After launching UTM, I quickly concluded that I needed tools to parse the UTM log files into a format that could be effectively and efficiently analyzed, and that a SQL database was the obvious choice. All of my experience since then has only confirmed that decision.
Nearly anyone who manages a security device in a professional setting is expected, or more likely required, to collect and use the available log data to ensure that all available information is being used effectively to accomplish security goals. Without a database to analyze that data, the system administrator is flying blind. The raw logs from UTM are too complex to effectively interpret using only manual inspection, and IView lacks the granularity that I think is necessary. After refining my toolkit over several years, it seemed only right to share my work with the community.
I am currently using this toolkit to parse these logs:
- Firewall
- Application Control
- Advanced Persistent Threat
- Intrusion Protection System
- User Authentication
- Webserver Protection
- Web Filter
This solution is not automated -- a real person has to download the logs, extract the zipped file to disk, and then run the SQL Stored Procedures. But I have scripted the 7-zip extract and the SQL load process, and the processes are pretty fast, so it is not burdensome.
The solution bellow is based on Microsoft SQL Server. I used a fully licensed version, but I believe all of the described features are available in the free SQL Express package. A 64-bit implementation is recommended to ensure that you can parse log files larger than 2GB.
I hope it helps some of you as much as it has helped me.
The SQL Option for Text Parsing: OpenRowSet
The most important discovery was this SQL Feature:
OPENROWSET (BULK ‘textfile’ FORMATFILE=’xmlfile’)
This command causes a text file to behave like a read-only SQL Table. It also has very high processing speeds, even with the extensive string parsing needed for this application. The format file defines the layout of the text file. Because all of the important UTM log files follow a similar format, only one XML definition is needed.
<?xml version="1.0"?>
<BCPFORMAT
xmlns="schemas.microsoft.com/.../format"

EXERCISE GOAL
Please copy the passage of the UTM log parsing text word for word, starting at the words "After launching UTM, I" and stopping after "with the community.".

ENTRIES SHOWN
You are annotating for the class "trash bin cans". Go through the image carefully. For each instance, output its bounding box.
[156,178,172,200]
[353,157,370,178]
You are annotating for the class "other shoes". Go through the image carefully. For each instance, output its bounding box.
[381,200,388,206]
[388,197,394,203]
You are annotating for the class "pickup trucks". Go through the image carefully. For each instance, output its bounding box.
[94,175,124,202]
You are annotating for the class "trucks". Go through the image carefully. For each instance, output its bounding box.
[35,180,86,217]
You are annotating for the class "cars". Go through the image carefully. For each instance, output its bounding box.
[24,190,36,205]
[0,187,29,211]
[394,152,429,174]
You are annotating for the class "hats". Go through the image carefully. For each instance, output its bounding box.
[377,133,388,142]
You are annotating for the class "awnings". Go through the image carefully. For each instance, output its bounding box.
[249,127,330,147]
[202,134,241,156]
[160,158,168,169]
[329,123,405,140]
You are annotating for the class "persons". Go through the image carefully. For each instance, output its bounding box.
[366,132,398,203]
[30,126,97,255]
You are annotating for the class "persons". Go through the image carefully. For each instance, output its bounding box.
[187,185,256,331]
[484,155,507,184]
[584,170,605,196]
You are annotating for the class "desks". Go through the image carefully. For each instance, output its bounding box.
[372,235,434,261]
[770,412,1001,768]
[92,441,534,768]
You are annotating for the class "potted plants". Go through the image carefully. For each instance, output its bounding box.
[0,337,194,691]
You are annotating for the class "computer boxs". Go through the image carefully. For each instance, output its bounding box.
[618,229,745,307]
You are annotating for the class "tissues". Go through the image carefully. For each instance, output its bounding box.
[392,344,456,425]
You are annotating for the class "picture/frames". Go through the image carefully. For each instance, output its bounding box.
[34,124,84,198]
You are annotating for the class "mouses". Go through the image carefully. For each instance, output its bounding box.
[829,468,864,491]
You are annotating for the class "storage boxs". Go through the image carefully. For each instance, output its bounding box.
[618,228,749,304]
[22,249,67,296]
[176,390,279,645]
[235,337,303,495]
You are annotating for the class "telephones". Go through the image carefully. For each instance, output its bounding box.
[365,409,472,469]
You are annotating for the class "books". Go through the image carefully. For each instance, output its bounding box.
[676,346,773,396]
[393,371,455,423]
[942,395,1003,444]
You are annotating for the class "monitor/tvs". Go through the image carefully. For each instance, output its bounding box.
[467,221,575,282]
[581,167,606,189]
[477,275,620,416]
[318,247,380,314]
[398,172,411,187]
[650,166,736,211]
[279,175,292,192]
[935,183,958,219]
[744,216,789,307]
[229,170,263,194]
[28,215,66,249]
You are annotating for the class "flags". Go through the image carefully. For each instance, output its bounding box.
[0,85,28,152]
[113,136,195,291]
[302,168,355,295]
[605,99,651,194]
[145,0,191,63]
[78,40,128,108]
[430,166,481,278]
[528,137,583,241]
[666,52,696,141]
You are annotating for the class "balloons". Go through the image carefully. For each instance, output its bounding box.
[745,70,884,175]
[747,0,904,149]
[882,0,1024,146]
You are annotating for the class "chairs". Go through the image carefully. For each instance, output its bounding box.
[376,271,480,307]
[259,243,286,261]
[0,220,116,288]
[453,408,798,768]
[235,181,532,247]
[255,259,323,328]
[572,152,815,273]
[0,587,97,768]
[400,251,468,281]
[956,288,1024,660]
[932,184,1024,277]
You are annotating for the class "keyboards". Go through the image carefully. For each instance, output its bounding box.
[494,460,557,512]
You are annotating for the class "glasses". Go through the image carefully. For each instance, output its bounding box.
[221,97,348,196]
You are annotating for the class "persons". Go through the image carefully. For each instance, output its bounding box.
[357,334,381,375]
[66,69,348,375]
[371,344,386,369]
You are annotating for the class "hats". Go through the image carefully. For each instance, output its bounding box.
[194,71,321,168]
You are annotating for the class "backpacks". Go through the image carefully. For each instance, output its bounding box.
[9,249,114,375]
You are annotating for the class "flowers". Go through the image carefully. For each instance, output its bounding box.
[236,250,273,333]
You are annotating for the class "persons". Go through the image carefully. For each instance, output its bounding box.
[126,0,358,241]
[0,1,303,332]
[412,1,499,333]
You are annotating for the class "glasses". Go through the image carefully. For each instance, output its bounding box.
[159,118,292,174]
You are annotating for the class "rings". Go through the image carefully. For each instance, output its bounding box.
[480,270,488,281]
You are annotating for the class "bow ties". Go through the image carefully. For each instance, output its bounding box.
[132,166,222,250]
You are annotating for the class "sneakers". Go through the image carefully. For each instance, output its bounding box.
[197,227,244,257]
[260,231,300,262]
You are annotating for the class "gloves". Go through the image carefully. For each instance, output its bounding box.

RESPONSE TO THIS TASK
After launching UTM, I quickly concluded that I needed tools to parse the UTM log files into a format that could be effectively and efficiently analyzed, and that a SQL database was the obvious choice. All of my experience since then has only confirmed that decision.
Nearly anyone who manages a security device in a professional setting is expected, or more likely required, to collect and use the available log data to ensure that all available information is being used effectively to accomplish security goals. Without a database to analyze that data, the system administrator is flying blind. The raw logs from UTM are too complex to effectively interpret using only manual inspection, and IView lacks the granularity that I think is necessary. After refining my toolkit over several years, it seemed only right to share my work with the community.